Hildegarde smiled as she went back to her chair and sat down. "I can meet you after seven," she said. "But don't act so presumptuously. It's not nice to be taken for granted." Boeckel initialed the report on his desk and tossed it across to her. "What do you want me to do with it?" Hildegarde asked.
"Well, let's not dismiss it too offhandedly. Put it in the carry-forward file to come out for review, oh, say two months from now. We'll see what else has happened then. But if you ask me, Hildegarde, I think you're right—it's the American culture. Our friend the grand-admiral has been reading too many Superman comics and allowing his imagination to be carried away by them."
CHAPTER 18
NEWS CAME FROM ARTHUR Bannering in England of what at last seemed like a significant alteration of events: Chamberlain had agreed to the demands the Russians had been pressing for high-level military talks on concrete defense measures.

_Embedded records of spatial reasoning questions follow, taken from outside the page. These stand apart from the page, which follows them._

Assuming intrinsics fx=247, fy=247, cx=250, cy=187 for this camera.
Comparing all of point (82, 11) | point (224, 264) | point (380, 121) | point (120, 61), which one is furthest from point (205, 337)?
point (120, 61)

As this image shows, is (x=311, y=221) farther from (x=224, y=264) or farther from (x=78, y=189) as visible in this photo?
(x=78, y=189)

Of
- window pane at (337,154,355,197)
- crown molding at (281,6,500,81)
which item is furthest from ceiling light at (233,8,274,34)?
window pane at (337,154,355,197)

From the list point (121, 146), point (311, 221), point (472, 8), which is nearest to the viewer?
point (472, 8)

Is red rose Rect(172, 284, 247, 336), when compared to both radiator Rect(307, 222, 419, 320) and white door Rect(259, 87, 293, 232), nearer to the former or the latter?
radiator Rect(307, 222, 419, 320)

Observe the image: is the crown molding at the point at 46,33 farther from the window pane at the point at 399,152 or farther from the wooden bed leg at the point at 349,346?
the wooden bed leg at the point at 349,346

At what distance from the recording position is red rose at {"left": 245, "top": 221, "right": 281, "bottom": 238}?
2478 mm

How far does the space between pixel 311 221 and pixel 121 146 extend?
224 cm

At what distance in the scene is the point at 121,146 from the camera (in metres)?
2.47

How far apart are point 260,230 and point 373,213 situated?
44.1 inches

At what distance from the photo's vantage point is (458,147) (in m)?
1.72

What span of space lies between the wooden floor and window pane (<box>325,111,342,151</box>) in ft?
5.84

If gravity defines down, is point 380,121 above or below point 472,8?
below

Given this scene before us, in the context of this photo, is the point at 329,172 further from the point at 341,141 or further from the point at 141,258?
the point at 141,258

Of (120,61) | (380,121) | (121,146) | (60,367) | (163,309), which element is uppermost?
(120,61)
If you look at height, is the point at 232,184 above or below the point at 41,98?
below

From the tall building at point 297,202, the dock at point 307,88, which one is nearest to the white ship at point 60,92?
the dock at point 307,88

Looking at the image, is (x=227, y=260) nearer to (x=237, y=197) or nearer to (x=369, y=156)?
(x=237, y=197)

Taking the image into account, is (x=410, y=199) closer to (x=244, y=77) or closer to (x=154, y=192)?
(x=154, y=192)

In the Proteus team's previous world, the British and French governments had persistently declined this proposal because of their reluctance to divulge military secrets without a political treaty; on the other hand, as evidenced by their choice of Strang to go to Moscow, they had been in no great hurry to conclude any treaty. This had confirmed Stalin's suspicions and strengthened his resolve not to be drawn into a Polish commitment, which would have been purely academic in any case, since the Poles had remained just as determined not to allow Russian troops through their territory. This had given the British Cabinet its excuse not to pursue the defense treaty with the Russians: they had shown themselves before the eyes of the world to have been willing, and it would be Poland's own fault now if she were invaded.